** START DATA SUPPLIED **

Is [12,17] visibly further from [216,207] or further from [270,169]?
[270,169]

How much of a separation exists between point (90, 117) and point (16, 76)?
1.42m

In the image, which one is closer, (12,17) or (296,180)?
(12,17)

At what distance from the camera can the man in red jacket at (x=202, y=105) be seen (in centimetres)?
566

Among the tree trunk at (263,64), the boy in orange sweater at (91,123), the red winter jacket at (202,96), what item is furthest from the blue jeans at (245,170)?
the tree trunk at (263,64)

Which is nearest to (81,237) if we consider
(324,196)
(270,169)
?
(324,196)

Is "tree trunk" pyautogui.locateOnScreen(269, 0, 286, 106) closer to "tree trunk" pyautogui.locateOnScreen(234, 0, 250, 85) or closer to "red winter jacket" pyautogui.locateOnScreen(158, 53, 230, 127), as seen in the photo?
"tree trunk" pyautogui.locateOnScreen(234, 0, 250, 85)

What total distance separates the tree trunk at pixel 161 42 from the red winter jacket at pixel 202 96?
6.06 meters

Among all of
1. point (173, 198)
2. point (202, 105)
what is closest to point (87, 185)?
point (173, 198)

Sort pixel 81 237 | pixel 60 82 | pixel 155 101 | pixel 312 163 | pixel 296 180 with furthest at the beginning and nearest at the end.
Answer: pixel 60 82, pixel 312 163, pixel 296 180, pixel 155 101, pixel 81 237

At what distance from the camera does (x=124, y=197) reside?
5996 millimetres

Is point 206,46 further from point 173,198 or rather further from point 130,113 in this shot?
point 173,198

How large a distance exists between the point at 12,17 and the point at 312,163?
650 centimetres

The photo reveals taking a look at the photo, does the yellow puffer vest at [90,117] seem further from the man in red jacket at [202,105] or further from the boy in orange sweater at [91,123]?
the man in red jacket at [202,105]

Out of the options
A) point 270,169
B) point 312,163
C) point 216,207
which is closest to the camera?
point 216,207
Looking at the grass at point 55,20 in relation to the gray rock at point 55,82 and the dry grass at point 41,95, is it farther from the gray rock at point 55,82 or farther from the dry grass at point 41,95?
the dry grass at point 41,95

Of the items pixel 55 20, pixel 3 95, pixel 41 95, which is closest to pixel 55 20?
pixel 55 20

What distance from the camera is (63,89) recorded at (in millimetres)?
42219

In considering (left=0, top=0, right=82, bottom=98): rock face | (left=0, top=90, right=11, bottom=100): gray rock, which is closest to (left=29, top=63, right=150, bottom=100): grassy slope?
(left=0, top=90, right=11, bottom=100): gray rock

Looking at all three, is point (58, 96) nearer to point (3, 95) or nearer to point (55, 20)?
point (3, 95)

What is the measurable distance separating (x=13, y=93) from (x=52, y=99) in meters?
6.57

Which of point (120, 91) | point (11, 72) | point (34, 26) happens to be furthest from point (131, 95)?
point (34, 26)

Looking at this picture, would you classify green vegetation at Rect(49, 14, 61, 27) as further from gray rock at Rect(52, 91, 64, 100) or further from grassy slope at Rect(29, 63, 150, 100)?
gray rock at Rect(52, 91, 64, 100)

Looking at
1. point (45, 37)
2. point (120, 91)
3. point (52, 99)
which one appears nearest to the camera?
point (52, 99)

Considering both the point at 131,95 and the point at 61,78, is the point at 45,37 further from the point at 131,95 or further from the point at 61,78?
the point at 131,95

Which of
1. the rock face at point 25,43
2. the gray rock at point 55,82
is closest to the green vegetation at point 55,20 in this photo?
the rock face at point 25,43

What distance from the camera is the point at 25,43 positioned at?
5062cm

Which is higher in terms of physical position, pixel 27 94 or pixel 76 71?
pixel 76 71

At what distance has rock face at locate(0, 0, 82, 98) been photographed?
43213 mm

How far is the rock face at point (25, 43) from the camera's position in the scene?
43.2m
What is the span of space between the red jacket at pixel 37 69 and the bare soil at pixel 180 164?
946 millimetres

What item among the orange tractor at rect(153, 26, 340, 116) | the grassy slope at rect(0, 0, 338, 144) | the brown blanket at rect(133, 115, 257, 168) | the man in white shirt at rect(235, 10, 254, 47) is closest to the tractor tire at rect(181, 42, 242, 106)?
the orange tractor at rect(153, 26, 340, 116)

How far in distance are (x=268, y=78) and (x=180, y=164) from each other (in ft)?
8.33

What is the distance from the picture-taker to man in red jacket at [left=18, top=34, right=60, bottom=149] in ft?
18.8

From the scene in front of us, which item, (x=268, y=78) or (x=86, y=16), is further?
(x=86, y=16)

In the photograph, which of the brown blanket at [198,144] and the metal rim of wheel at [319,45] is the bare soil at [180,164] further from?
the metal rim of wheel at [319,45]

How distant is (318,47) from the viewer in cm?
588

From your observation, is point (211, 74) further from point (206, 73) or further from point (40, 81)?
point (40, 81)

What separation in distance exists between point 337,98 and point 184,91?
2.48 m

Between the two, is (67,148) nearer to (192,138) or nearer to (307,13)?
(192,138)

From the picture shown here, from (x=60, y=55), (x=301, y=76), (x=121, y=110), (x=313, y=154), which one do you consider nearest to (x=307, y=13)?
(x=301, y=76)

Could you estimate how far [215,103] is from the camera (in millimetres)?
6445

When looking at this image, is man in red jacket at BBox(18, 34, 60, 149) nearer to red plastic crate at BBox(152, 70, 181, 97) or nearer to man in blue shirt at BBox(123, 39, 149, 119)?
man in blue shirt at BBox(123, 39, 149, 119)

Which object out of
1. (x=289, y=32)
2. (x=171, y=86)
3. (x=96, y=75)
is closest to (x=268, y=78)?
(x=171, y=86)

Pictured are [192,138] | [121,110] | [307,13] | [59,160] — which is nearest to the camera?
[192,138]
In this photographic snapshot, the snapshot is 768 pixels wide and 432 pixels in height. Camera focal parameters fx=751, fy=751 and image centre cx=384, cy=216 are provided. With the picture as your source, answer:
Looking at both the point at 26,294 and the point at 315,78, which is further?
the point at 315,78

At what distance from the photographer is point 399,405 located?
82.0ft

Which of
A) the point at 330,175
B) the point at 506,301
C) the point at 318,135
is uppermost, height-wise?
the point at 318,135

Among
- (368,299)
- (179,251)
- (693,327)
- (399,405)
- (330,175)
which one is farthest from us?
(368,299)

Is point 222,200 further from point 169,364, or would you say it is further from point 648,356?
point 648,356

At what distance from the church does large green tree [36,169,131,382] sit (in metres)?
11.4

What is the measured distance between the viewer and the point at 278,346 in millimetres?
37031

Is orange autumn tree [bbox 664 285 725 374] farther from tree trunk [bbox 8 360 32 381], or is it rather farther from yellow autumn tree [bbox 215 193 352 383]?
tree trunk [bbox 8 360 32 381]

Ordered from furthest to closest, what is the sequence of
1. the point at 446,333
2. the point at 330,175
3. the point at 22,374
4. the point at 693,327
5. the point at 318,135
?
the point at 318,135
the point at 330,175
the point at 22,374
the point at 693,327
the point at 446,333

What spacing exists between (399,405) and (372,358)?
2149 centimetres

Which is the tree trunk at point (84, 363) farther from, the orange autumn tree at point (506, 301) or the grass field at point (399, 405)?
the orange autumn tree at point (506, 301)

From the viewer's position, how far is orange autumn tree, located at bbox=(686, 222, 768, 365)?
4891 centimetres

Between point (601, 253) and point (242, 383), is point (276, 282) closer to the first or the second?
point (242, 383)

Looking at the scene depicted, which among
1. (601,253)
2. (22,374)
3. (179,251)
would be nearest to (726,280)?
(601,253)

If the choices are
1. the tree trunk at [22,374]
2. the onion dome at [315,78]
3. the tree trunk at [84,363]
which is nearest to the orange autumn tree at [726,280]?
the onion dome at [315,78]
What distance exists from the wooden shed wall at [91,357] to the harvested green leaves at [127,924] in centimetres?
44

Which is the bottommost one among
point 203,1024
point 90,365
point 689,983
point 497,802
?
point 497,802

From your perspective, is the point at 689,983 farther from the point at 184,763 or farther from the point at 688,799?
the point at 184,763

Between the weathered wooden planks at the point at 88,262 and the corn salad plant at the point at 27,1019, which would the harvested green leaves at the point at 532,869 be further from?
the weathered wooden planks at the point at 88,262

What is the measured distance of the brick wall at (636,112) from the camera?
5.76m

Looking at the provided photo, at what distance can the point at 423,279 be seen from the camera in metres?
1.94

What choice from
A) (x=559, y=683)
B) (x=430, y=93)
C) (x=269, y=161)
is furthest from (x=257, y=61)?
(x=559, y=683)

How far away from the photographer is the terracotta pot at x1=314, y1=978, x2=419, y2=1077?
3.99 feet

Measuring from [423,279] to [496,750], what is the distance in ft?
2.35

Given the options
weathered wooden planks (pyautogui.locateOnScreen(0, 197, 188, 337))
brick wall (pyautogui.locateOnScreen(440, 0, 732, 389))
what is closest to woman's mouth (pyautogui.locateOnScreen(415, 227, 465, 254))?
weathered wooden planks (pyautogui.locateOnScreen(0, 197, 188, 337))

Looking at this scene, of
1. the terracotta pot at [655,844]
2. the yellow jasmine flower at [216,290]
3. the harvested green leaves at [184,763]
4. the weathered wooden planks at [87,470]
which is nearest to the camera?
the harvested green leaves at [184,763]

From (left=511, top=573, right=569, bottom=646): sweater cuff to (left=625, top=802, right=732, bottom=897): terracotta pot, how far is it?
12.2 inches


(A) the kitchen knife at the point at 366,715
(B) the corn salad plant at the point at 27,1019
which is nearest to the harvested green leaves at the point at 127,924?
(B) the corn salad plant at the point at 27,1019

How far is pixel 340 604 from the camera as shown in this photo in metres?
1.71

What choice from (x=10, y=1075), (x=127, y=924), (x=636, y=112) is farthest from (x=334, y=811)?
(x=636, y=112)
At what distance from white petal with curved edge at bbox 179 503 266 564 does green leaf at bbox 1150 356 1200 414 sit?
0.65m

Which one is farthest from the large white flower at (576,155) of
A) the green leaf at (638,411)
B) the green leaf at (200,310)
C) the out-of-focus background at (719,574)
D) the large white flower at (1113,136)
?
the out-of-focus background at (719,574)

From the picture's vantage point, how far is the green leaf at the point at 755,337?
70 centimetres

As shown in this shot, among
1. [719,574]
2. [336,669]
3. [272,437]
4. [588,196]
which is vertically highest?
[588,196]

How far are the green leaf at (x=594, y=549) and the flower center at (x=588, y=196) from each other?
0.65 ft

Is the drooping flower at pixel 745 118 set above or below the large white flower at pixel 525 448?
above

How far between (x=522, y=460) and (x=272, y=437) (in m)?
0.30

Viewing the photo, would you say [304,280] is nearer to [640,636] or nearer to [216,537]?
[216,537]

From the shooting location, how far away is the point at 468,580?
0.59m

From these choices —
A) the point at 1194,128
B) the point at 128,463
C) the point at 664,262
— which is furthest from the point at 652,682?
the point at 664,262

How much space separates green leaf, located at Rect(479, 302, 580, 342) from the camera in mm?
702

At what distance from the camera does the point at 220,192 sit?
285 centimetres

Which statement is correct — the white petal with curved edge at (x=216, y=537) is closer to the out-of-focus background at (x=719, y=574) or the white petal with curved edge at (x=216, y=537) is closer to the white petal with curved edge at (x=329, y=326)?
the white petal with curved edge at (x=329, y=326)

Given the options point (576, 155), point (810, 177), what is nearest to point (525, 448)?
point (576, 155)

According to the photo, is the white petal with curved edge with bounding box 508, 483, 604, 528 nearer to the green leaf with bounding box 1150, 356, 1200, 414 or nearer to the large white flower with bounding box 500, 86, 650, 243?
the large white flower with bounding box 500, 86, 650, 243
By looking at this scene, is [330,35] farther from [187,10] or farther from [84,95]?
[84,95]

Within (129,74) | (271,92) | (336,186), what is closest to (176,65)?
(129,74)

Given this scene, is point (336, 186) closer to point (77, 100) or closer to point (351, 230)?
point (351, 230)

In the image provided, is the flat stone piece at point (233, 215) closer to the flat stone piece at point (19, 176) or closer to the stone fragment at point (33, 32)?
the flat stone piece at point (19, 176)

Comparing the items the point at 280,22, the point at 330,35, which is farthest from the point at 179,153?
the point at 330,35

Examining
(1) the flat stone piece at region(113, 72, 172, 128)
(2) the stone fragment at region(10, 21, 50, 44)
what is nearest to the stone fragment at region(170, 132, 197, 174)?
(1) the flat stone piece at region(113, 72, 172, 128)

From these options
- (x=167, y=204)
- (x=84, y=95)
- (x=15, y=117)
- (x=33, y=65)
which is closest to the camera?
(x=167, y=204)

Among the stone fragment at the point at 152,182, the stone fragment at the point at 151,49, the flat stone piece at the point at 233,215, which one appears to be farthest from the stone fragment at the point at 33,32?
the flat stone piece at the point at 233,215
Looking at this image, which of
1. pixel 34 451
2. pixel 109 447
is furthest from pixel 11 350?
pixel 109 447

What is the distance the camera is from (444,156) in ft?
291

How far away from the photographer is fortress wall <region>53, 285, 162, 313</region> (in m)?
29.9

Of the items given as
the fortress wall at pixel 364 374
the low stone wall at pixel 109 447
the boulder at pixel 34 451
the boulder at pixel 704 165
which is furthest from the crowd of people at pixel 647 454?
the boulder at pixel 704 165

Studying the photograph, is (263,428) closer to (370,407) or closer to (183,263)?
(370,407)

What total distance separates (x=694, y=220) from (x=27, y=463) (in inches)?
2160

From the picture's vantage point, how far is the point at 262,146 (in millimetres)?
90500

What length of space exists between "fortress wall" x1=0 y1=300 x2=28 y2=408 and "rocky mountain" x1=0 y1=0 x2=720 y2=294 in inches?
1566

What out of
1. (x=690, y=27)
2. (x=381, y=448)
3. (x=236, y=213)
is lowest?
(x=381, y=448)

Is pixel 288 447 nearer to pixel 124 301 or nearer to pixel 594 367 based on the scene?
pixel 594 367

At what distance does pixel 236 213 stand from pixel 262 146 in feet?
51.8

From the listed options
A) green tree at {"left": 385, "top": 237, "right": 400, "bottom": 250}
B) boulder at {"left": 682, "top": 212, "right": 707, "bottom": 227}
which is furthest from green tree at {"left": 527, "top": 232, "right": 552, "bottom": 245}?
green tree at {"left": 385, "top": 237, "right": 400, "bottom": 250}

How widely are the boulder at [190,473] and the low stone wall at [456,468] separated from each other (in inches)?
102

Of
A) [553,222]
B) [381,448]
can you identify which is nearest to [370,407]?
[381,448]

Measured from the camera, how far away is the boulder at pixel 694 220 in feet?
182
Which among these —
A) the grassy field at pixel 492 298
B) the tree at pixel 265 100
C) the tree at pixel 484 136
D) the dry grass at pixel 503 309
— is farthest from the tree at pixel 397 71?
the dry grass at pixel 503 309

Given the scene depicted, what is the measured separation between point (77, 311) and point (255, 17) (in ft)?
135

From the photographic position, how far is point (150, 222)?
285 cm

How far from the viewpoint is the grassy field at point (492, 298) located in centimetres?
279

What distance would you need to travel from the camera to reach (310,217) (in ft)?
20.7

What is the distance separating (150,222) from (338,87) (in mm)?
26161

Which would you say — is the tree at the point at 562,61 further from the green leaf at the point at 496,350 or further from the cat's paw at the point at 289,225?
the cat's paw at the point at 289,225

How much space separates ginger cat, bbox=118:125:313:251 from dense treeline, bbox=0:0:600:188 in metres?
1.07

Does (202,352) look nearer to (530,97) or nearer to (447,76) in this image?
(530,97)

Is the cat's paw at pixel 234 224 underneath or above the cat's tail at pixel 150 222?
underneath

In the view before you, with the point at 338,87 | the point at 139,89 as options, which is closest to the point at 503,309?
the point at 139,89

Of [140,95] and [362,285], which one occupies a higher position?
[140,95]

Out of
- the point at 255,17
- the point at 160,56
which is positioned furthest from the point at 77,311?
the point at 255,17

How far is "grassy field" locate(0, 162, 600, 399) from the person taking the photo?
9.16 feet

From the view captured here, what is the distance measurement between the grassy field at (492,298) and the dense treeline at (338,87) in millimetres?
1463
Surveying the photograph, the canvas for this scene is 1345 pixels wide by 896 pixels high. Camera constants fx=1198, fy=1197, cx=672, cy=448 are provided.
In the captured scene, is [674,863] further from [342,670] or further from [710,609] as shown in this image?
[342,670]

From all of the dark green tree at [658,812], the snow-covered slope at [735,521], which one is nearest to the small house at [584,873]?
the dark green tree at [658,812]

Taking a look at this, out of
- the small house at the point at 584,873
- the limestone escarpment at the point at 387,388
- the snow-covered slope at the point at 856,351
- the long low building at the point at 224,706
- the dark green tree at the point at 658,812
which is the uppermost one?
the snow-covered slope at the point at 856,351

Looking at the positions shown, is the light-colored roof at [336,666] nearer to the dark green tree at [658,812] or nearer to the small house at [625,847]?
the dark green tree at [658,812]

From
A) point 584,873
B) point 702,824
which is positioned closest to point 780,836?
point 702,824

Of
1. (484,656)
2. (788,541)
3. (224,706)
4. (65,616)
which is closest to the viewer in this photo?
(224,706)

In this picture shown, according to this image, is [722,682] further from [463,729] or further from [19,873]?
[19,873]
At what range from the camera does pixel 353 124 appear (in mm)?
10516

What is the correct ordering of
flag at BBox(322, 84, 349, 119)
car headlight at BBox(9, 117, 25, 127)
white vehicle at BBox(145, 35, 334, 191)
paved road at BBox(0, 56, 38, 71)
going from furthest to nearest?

** END DATA SUPPLIED **

*DIRECTION*.
Repeat exactly, and only, the lines from the line with "From all of" through the end of the listing above, both ends included.

*RESULT OF THE EXERCISE*.
From all of the dark green tree at [658,812], the snow-covered slope at [735,521], which one is nearest to the small house at [584,873]?
the dark green tree at [658,812]

Taking a look at this, out of
- the small house at the point at 584,873
- the limestone escarpment at the point at 387,388
- the snow-covered slope at the point at 856,351
- the long low building at the point at 224,706
- the dark green tree at the point at 658,812
which is the uppermost one?
the snow-covered slope at the point at 856,351

Looking at the positions shown, is the light-colored roof at [336,666] nearer to the dark green tree at [658,812] or nearer to the small house at [625,847]?
the dark green tree at [658,812]

From
A) point 584,873
B) point 702,824
which is positioned closest to point 780,836?
point 702,824

Of
1. (484,656)
2. (788,541)
3. (224,706)
4. (65,616)
which is closest to the viewer in this photo?
(224,706)

In this picture shown, according to this image, is [722,682] further from [463,729] or further from [19,873]?
[19,873]
At what range from the camera does pixel 353 124 appear (in mm)?
10516

What is the correct ordering of
flag at BBox(322, 84, 349, 119)
car headlight at BBox(9, 117, 25, 127)
white vehicle at BBox(145, 35, 334, 191)
paved road at BBox(0, 56, 38, 71)
going from furthest to nearest?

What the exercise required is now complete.